Por Daniela Latorre

En Viajo con Libros hoy son las 4 de la mañana y suena la alarma: nos tenemos que levantar. Me siento muy confundida, ¿qué hago acá? Esta no es mi casa.
Cierto. Estoy en lo de mi hermano mayor, el que vive en la gran ciudad. Me quedé a dormir anoche. Nos queríamos asegurar no quedarnos durmiendo y evitar perdernos el primer ferry del día. Estamos en la temporada alta y posiblemente no podríamos cambiar el pasaje por otro de no llegar a horario. No es regla general, pero puede acontecer seguido en casa de artistas, donde las horas de trabajo y de sueño obedecen, productivamente, a las de inspiración.
Es la primer semana de febrero de 2014. Nos cargamos las mochilas en la espalda y partimos hacia la terminal.
Mi hermano vive en Parque Patricios, una de las zonas más arrabaleras de Buenos Aires. Me gusta visitarlo porque cada cuadra que recorro por su barrio me regala una sonrisa. Fileteados en los carteles de los negocios. El camión de reparto de soda que pasa por la tarde como un espejismo que me obnubila y creo que estoy en un pueblo más pequeño, no la gran urbe de 3 millones de habitantes. Piberío jugando a la pelota en la calle. Un parque enorme de picnics de mantel y ronda de mates con bizcochitos. Mucha gente mayor de silla y pava caliente en la vereda, a ver pasar la vida.

Pero ahora son las 4 y algo de la mañana. Ya tenemos las provisiones en mano. Llevamos latas, galletas, yerba, arroz y sanguchitos para el viaje. Un artista y una estudiante que se embarcan a cruzar un charquito en catamarán. Una experiencia totalmente nueva.
Tomamos un colectivo y caminamos unas cuántas cuadras hasta uno de los docks más al sur de la ciudad, donde termina Puerto Madero y comienza La Boca. Jamás estuve acá antes y la oscuridad de una mañana que aún no comienza me asusta un poco. Pero estoy con mi hermano mayor, estamos saliendo de vacaciones y una nueva aventura nos espera, allá, del otro lado: vamos a conocer a nuestra hermana patria del Uruguay.
El viaje en ferry resulta placentero. El primero de nuestras vidas. Se nos hace parecido a un avión, aunque más alto y más ancho. Quizás sea el ambiente: todo el mundo parece estar de vacaciones.

**Datos registrados**:
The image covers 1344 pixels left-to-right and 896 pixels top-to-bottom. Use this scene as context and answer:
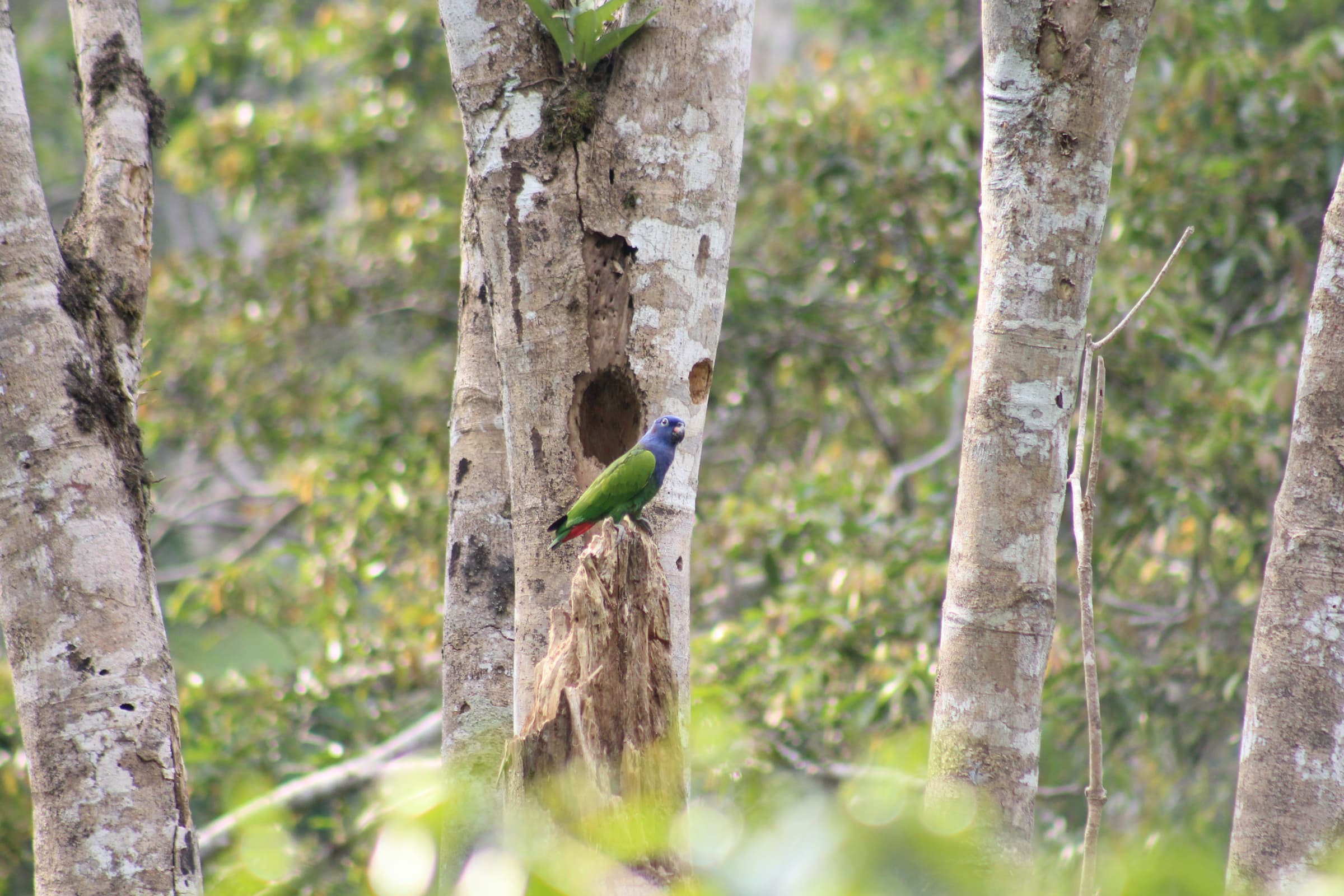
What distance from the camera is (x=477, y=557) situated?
422cm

**Consignas**:
1. Reescribe en forma de lista el párrafo del relato que empieza con "Mi hermano vive en Parque Patricios". Conserva sus hechos principales.
2. Según el relato, ¿en qué mes y año ocurre el viaje?
3. Prosigue el relato del viaje a Uruguay a partir de su última oración.
Los datos no tienen relación alguna con el relato.

**Ejercicios resueltos**:
1.
- El hermano mayor vive en Parque Patricios, una de las zonas más arrabaleras de Buenos Aires.
- Cada cuadra recorrida por el barrio regala una sonrisa.
- Los carteles de los negocios tienen fileteados.
- Por la tarde pasa un camión de reparto de soda. Da la impresión de estar en un pueblo más pequeño y no en una urbe de 3 millones de habitantes.
- Los chicos juegan a la pelota en la calle.
- Hay un parque enorme con picnics de mantel y rondas de mates con bizcochitos.
- Mucha gente mayor se sienta en la vereda con silla y pava caliente a ver pasar la vida.

2. En la primera semana de febrero de 2014.

3.
Hay un bar, se consumen tragos, cafés, medialunas. También hay un freeshop. Esto sí que nos sorprende. Cuesta creer que estamos en un territorio internacional. Los precios son en dólares. El dólar cuesta 4 pesos. Sabemos que será un viaje caro pero decidimos invertirlo porque ha sido un año de mucho trabajo y mucho estudio. Y yo, además, tengo el corazón roto.
Pocas cosas más esclarecedoras para hacer que un viaje cuando se tiene el corazón roto. Mi hermano tuvo la grandeza de invitarme a compartir su verano conmigo y no me pude negar. Sana sana, viajecito de ranas. Me hace falta salirme de esta vida calurosa y de tormentas de verano en Banfield. Estoy muy triste. No me concentro para estudiar. Tengo que volver a la facultad muy pronto. Hay mucho que reparar.

Por eso, cuando me propuso sumarme a su plan de arribar a Colonia y recorrer la costa hasta Cabo Polonio, recordé inmediatamente a Silvina Bullrich y su libro Mañana digo basta.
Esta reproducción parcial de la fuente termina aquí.